_TASKS_
1: Decide whether each statement below agrees with the CBC text that follows, answering yes or no and quoting the words of the text that settle it.
(a) Men's higher red blood cell count is mostly due to hormonal differences.
(b) A critical hemoglobin level is less than 7.0 g/dL.
(c) When red blood cells undergo hemolysis, the spleen shrinks.
2: Using the CBC text below, answer each question on its own line.
(a) What sign is seen when red blood cells are low?
(b) Where do reticulocytes mature?
(c) Above what bilirubin level does hemolysis raise the reading?
3: Duplicate the passage of the CBC text below, starting at "Anemia can be" and ending at "as sickle cell.".

_READING TEXT_
· · ·

Pearls of Knowledge © BrainyNurses.com
The CBC with differential is a frequently ordered lab test and provides much information regarding infection, anemia, coagulation, and hydration. When bone marrow suppression occurs, low levels of red blood cells, white blood cells, and platelets will be seen.
Anemia is seen frequently in many different types of patients. When the red blood cells are low, pallor will be seen. If the red blood cells are too numerous, such as in polycythemia vera, the blood is “thicker” and there is a risk for blood clotting and myocardial dysfunction due to the strain.
Men have a higher red blood cell count mostly due to hormonal differences which stimulate higher hemoglobin production and greater muscle mass. For ease in clinical practice, it is helpful to remember the normal level for hemoglobin for everyone is 12-18 g/dL. Using the memory hint below, the normal RBC and hematocrit levels are easy to remember.
A critical hemoglobin level is less than 5.0 g/dL. When the level is < 7.0 g/dL, cardiac output increases to compensate, and a bounding pulse is present. As cardiac output falls, a weak pulse will be present, the pulse pressure will narrow, and signs of shock will develop. When anemia is present, the bone marrow releases reticulocytes, which then mature in the blood or spleen with the help of folic acid and B12. A high reticulocyte count can be seen in several conditions, including acute or chronic blood loss and any pathology causing hemolysis of the red blood cells.
Anemia can be caused by increased blood loss, decreased production due to nutritional deficits or bone marrow suppression, or increased destruction due to genetically abnormal hemoglobin or antibodies. With hemolysis of the red blood cells, the bilirubin level will increase (> 1.2 mg/dL) and the spleen will enlarge.
The red blood cell indices reported on the CBC indicates how the cells are formed and helps to detect the type of anemia. Morphology of the cells is also evaluated to determine types, such as sickle cell.

· · ·

_MATERIAL SUPPLIED_
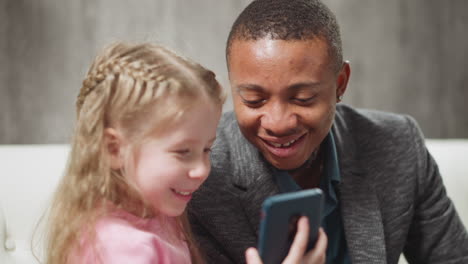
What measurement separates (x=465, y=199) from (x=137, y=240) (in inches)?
48.4

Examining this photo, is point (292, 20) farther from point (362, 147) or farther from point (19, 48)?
point (19, 48)

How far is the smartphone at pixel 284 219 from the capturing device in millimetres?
822

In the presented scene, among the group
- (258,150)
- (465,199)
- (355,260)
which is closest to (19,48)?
(258,150)

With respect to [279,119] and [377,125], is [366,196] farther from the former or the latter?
[279,119]

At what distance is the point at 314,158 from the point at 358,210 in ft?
0.57

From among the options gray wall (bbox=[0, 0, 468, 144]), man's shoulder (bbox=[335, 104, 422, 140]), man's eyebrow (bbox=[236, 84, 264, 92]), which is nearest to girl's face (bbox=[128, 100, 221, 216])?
man's eyebrow (bbox=[236, 84, 264, 92])

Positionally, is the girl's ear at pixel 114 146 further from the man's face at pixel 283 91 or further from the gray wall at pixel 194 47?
the gray wall at pixel 194 47

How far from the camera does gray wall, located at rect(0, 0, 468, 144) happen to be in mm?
1959

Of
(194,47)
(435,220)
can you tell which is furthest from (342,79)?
(194,47)

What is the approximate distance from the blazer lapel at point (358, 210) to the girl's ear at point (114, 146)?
0.60m

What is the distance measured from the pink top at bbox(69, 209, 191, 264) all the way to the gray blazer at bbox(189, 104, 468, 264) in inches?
11.1

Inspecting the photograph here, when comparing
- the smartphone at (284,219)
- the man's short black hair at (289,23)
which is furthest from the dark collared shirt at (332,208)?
the smartphone at (284,219)

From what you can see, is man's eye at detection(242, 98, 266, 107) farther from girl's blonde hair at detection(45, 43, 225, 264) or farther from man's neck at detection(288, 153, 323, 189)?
Answer: man's neck at detection(288, 153, 323, 189)

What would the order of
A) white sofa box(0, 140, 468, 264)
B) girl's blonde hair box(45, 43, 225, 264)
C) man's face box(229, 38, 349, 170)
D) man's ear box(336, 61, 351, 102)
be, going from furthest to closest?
white sofa box(0, 140, 468, 264), man's ear box(336, 61, 351, 102), man's face box(229, 38, 349, 170), girl's blonde hair box(45, 43, 225, 264)
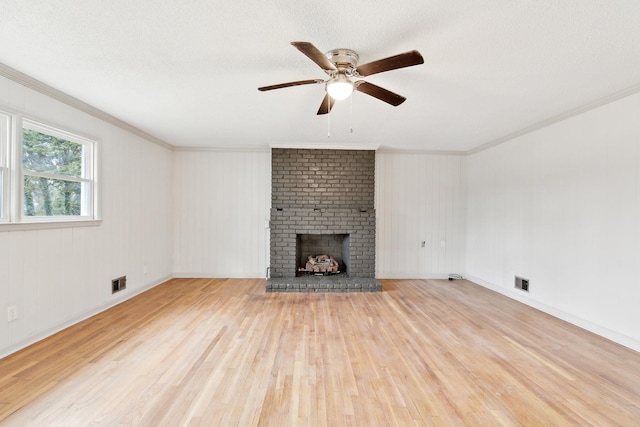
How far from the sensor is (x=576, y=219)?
305cm

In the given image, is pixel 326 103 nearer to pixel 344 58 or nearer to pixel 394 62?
pixel 344 58

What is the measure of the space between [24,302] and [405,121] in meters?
4.38

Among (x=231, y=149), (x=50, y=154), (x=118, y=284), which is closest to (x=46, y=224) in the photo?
(x=50, y=154)

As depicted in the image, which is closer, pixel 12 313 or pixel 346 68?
pixel 346 68

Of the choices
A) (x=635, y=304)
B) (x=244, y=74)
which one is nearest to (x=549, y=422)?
(x=635, y=304)

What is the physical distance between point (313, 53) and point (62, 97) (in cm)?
283

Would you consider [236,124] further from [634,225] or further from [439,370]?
[634,225]

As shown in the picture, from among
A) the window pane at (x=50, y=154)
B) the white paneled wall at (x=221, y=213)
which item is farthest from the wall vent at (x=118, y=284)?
the window pane at (x=50, y=154)

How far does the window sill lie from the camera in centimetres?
226

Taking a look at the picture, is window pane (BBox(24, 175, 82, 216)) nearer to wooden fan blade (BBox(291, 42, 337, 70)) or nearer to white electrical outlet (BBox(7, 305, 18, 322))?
white electrical outlet (BBox(7, 305, 18, 322))

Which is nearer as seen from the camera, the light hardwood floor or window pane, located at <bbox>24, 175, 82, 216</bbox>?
the light hardwood floor

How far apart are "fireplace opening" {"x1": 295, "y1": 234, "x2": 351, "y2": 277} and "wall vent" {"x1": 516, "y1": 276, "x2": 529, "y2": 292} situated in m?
2.53

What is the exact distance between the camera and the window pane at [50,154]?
248 cm

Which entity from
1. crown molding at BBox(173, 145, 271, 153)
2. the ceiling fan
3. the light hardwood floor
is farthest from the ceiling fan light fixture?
crown molding at BBox(173, 145, 271, 153)
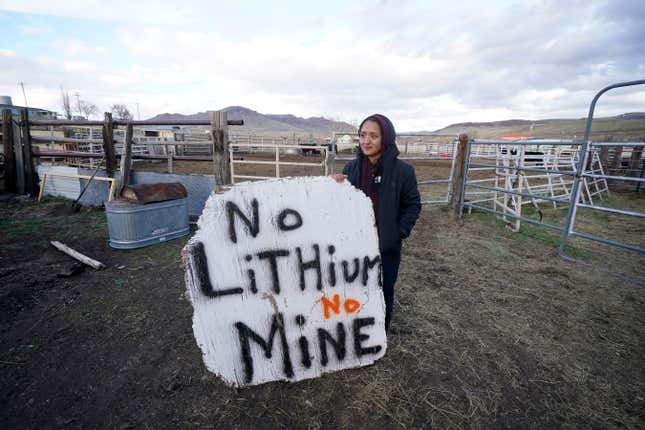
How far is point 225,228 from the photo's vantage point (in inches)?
62.1

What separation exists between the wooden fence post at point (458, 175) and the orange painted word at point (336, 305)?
4.64m

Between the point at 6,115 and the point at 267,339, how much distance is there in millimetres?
8224

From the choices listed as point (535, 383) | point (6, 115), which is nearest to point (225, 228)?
point (535, 383)

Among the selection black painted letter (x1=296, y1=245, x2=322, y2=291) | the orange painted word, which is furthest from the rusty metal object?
the orange painted word

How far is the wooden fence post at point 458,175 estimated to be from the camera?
551cm

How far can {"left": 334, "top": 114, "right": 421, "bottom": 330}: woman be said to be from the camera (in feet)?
6.23

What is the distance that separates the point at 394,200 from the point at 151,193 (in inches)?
137

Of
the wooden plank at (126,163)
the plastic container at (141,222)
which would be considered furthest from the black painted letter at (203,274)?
the wooden plank at (126,163)

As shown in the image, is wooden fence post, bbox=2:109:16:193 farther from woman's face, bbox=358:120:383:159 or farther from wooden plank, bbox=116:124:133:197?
woman's face, bbox=358:120:383:159

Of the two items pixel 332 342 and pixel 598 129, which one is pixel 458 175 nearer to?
pixel 332 342

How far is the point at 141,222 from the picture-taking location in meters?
4.00

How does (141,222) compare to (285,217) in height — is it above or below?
below

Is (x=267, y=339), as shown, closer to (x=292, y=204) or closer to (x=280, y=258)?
(x=280, y=258)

· · ·

_RESPONSES BY ITEM NUMBER_
1:
(a) Yes: "Men have a higher red blood cell count mostly due to hormonal differences"
(b) No: "A critical hemoglobin level is less than 5.0 g/dL."
(c) No: "the spleen will enlarge"

2:
(a) Pallor.
(b) In the blood or spleen.
(c) 1.2 mg/dL.

3:
Anemia can be caused by increased blood loss, decreased production due to nutritional deficits or bone marrow suppression, or increased destruction due to genetically abnormal hemoglobin or antibodies. With hemolysis of the red blood cells, the bilirubin level will increase (> 1.2 mg/dL) and the spleen will enlarge.
The red blood cell indices reported on the CBC indicates how the cells are formed and helps to detect the type of anemia. Morphology of the cells is also evaluated to determine types, such as sickle cell.